(Bloomberg) -- Conor Burns, the UK trade minister fired by Liz Truss following a complaint of “serious misconduct” at this week’s Conservative Party conference, is set to be awarded a knighthood by her predecessor Boris Johnson as part of his resignation honors list, according to the Times.

As outgoing prime minister, Johnson has the right to ask the monarch, King Charles III, to grant peerages, knighthoods and other awards to any person he thinks worthy of the title.

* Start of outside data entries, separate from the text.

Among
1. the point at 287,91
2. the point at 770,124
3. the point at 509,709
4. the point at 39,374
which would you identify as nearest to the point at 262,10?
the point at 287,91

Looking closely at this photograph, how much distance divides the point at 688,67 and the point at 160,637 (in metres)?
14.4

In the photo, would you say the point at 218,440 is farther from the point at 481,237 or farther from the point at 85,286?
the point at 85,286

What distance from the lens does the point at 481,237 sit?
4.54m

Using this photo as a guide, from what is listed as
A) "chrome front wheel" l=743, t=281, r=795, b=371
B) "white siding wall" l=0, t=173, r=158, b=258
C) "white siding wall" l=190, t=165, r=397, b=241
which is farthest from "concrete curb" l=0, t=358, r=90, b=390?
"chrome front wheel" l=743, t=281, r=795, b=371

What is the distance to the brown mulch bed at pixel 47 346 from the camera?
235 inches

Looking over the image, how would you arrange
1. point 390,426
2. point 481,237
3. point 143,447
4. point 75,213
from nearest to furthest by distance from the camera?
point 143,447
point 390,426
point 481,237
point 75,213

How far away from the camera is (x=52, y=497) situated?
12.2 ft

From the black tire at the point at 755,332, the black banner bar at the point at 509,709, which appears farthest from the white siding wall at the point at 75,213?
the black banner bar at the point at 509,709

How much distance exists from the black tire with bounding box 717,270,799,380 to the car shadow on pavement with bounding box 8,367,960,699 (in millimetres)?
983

According to the Telegraph, Johnson is set to name at least 15 new Conservative peers to the House of Lords, while Labour will get eight. 

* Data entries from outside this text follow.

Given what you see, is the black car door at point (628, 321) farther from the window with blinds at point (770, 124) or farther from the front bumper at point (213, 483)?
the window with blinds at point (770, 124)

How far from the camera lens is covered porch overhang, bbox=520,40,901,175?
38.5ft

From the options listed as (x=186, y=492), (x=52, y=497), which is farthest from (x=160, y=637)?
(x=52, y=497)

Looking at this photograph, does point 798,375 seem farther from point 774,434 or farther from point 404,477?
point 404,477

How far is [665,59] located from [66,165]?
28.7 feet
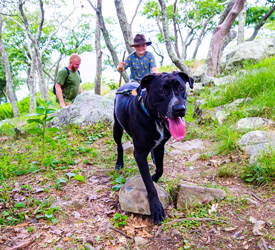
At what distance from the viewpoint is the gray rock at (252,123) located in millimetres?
3957

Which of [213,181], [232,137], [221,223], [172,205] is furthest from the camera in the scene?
[232,137]

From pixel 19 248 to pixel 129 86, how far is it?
2.29 metres

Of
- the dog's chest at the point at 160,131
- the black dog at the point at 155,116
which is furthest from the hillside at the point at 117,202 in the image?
the dog's chest at the point at 160,131

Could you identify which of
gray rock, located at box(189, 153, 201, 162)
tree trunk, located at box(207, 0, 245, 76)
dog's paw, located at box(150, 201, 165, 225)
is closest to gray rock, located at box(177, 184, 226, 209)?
dog's paw, located at box(150, 201, 165, 225)

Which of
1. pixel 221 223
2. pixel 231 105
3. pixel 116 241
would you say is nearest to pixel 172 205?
pixel 221 223

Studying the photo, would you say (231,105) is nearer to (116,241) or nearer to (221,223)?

But putting forward Burns’s name for a knighthood is likely to revive accusations of cronyism, renew focus on the behavior of Conservative lawmakers and heap more pressure on the current premier. After a miserable party conference punctuated by policy U-turns and political infighting, Truss returns to a new session of parliament and a live debate on Wednesday with Labour Party leader Keir Starmer. 

Burns, 50, has also been suspended from the parliamentary party pending an investigation. He has said he looked forward to clearing his name.

A close ally of Johnson, Burns has been in trouble before. He resigned as a trade minister in 2020 after the standards watchdog found he used his position as an MP to intimidate a member of the public. He was named a minister in the Northern Ireland office last year, and Truss reinstated him at the trade department a month ago. 

By firing Burns quickly, Truss would have hoped to avoid the fallout of the Chris Pincher affair, in which Johnson angered his backbenchers by not immediately dismissing Pincher over allegations of sexual assault. But the prospect of Burns being called “Sir Conor” puts the party at risk of criticism again.

Earlier this year a Conservative MP resigned after admitting to watching porn in Parliament, and another unnamed Tory MP was arrested over allegations of rape and sexual assault. In April, Conservative MP Imran Ahmad Khan resigned his seat after being convicted of sexually assaulting a teenage boy in 2008, and the opposition Labour Party won the subsequent by-election in Wakefield.

The suspension of the whip from Burns reduces the Conservative Party’s working majority in the House of Commons to 69. Elected in 2010, Burns is the MP for Bournemouth West and has a majority of 10,150.